Esos días coindicen con bastas, desbordadas, celebraciones nocturnas del día previo, y que todo el mundo identificará fácilmente con los días 24 y 31 de diciembre de cada año, así como el día 15 de septiembre. Las alegrías de reencuentros familiares y con amistades, los excesos, propios de cualquier fiesta que se digne llamar tal, significan prolongar el sueño o los descansos recuperadores necesarios tras noches seguramente de un desorden acorde con el cambio de la cotidianidad. Días que sin ser conscientes de ello significan el reconocimiento del considerado orden social, y también vital, que construye la condición propia de los seres humanos.

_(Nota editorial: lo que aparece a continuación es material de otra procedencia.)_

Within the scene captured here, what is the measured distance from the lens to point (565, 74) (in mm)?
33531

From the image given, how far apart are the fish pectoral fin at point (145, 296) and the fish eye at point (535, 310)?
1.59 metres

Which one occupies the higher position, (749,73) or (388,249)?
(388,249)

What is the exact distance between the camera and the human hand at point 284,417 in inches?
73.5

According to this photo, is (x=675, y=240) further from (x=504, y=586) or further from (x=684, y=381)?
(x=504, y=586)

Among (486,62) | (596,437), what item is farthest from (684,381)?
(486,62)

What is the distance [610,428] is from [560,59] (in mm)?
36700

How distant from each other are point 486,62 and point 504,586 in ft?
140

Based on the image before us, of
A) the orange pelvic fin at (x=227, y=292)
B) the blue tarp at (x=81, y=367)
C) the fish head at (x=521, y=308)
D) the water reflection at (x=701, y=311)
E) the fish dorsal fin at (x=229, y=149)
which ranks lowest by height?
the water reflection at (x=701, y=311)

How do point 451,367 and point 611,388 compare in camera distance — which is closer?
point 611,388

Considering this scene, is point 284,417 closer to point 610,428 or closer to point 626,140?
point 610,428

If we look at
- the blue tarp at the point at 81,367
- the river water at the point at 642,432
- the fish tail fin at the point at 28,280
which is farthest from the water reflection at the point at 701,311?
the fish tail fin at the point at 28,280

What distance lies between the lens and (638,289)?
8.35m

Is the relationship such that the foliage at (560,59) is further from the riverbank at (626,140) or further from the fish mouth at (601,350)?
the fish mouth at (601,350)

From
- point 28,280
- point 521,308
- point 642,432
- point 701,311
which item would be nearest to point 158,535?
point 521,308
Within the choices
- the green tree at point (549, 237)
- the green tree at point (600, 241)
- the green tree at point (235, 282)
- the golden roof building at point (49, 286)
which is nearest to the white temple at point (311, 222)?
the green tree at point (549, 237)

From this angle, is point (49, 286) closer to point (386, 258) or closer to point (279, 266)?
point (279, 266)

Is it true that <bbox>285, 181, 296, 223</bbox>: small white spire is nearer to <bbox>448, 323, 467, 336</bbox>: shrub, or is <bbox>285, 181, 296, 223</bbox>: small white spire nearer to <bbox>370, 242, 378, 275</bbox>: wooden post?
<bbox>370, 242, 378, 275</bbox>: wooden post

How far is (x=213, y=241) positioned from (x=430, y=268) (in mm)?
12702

Hace pocos días pasó el 15 de septiembre, el día del grito de Independencia. Uno de esos momentos clave para ratificar la condición de Estado moderno de México; exaltación de la mexicanidad destinada al reconocimiento entre todos los miembros de la nación. Pero mientras políticos, opinión pública o simplemente en los corrillos de debate surgidos en las celebraciones se comentaba con pasión o sorna las múltiples formas de conmemorar el grito de la Independencia, los personajes invitados, las ropas que portaban y los artistas invitados en las distintas plazas del país antes y después del Presidente Andrés Manuel López Obrador, la ritualidad propia de ese día se repetía en casas y negocios con el mismo resultado, ese que disfruto y anhelo cada año: las calles no estaban puestas hasta bien avanzado el día de la Independencia. Fecha coincidente, por cierto, con el aniversario de mi llegada a México, para quedarme, en el que parece lejano 16 de septiembre de 1990.